En Pentecostés vemos que la acción del Espíritu Santo marcó el cuerpo total de la Iglesia y también a cada miembro individualmente. Las lenguas de fuego que descienden sobre la cabeza de los Apóstoles son un símbolo de la acción del Espíritu Santo en sus vidas. De hecho, el camino y la acción de la Tercera Persona de la Santísima Trinidad sobre los individuos no está fijo en el tiempo, sino que continúa hoy con el mismo poder que usó en aquel Pentecostés hace mucho tiempo. San Pablo nos recuerda que nuestro cuerpo es templo del Espíritu Santo (cf. 1 Co 6,19) y es en el Bautismo cuando este “dulce huésped” entra en nuestras almas. Santa María Magdalena de’Pazzi dijo que moriríamos de amor si veíamos la belleza de nuestra alma con la presencia de Dios en ella.

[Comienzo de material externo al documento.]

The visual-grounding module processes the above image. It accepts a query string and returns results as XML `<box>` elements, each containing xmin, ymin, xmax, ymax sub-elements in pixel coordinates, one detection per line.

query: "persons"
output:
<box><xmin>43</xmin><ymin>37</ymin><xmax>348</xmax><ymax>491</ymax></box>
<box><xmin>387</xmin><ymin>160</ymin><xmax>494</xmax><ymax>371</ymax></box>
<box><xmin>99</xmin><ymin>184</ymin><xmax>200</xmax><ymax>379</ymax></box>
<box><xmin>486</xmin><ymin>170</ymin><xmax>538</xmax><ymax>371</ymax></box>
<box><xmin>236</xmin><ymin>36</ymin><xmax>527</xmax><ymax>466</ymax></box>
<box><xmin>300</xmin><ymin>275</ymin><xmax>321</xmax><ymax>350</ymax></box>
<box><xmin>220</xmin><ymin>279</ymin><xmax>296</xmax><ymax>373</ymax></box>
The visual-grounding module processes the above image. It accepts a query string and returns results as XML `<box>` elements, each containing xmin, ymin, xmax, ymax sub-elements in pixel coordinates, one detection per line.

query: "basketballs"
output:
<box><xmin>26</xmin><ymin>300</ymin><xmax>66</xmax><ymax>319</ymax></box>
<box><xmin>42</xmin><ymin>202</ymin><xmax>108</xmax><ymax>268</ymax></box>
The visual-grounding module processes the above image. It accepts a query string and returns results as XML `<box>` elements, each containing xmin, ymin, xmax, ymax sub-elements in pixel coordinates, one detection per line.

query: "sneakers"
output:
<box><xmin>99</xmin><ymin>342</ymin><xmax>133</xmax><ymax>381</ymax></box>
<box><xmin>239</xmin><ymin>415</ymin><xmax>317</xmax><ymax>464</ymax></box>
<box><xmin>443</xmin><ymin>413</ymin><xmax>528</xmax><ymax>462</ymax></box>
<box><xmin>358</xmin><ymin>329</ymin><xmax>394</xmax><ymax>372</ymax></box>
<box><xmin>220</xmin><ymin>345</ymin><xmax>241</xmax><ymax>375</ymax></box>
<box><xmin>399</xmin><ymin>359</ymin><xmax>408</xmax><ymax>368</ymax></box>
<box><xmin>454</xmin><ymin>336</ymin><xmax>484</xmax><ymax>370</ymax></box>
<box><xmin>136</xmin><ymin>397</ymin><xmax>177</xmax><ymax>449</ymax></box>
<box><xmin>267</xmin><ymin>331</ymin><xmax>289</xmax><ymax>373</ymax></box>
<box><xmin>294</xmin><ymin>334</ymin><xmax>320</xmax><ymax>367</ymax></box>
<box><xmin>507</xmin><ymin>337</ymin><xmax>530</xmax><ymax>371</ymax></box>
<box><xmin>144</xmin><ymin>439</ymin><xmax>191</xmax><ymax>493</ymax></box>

Por eso, como cristianos, debemos aprovechar esta relación íntima con Dios dentro de nosotros acercándonos cada vez más a Él en el amor y esforzándonos siempre por ser un templo adecuado para el Altísimo.

El Señor quiere que no solo estemos libres de pecado, sino que brillemos con las virtudes de la fe, de la esperanza y de la caridad para que, como los Apóstoles, también nosotros podamos difundir el mensaje del Evangelio. Las Escrituras hablan claramente de la necesidad del Espíritu Santo “para guiarnos a toda la verdad” (Jn 16,17) y, por tanto, no podemos conocer la Voluntad de Dios para nosotros sin su ayuda (cf. Rm 11,34). Por lo tanto, el Señor nos asiste con los dones del conocimiento, del intelecto de la fe, de la sabiduría y del consejo para ayudar a nuestra inteligencia a ver las cosas como Dios las ve y con los dones de fortaleza, piedad y temor del Señor que fortalecen nuestra voluntad de seguir el camino de la santidad. Incluso cuando no sabemos qué pedirle a Dios, es el Espíritu quien, “intercede por nosotros con insistencia, con gemidos inefables” (Rm 8, 26) para ayudarnos en nuestras necesidades más profundas.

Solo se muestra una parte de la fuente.